In the early 1980’s, J.T. Lundy wed a Calumet heiress with the aim of inheriting the large horse farm. He inherited it at 41 years old. He immediately engaged in excessive spending on farm renovations, the purchase of a corporate jet and additional horses, and paying more workers. In the industry in general, new systems were created by financiers to cash in on the horse-racing boom.
Lundy spent other people’s money (namely the Wright family’s) to fund his wheeling and dealing, while also commingling personal and business funds. The family (who knew nothing about horse racing) trusted him and his colleagues (who had numerous conflicts) to run the business and do what was in the family’s best interest.
The chief financial officer of Calumet attempted to duly inform Lundy of the farm’s mounting debt service, the unpaid insurance premiums and dwindling resources, etc. at the end of the 1980’s.
By November 1990, Calumet had approximately two hundred thoroughbreds and one hundred employees.
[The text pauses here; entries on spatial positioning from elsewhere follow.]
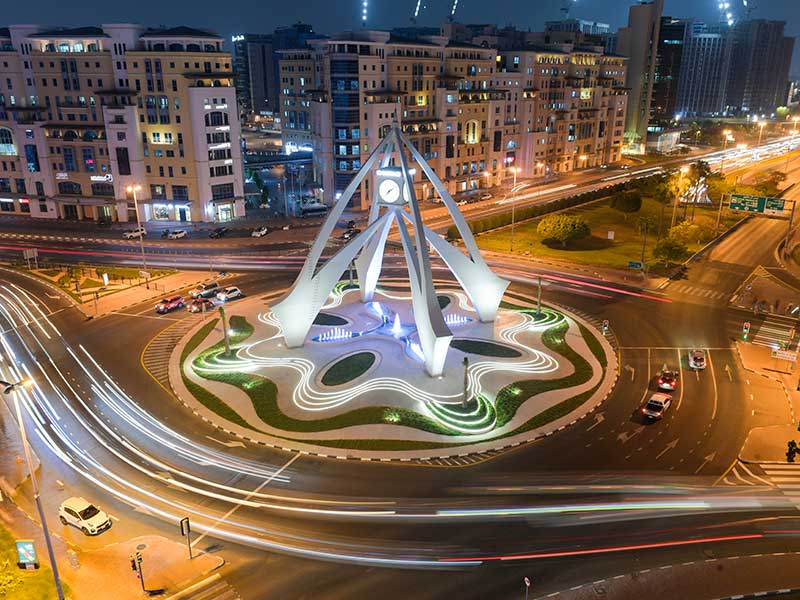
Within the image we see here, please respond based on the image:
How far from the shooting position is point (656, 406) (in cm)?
4353

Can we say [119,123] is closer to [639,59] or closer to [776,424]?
[776,424]

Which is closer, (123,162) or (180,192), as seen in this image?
(123,162)

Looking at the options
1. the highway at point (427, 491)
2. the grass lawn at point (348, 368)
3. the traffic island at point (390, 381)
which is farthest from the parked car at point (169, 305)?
the grass lawn at point (348, 368)

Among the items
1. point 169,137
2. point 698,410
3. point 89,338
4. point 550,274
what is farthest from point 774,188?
point 89,338

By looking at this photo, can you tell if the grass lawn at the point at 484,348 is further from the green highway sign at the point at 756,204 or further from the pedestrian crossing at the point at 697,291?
the green highway sign at the point at 756,204

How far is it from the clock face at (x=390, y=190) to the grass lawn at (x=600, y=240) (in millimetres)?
34035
Its fifteen-year-old stud Alydar, accounted for a large part of its revenue.
Sadly, the industry would reach its saturation point within a decade of Calumet’s soaring reputation as the premier place to breed winning horses. Read the book to learn the details of how the farm had gone from owing not a cent with the death of an heir prior to Lundy’s takeover, to the largest instance of debt explosion in the history of bluegrass.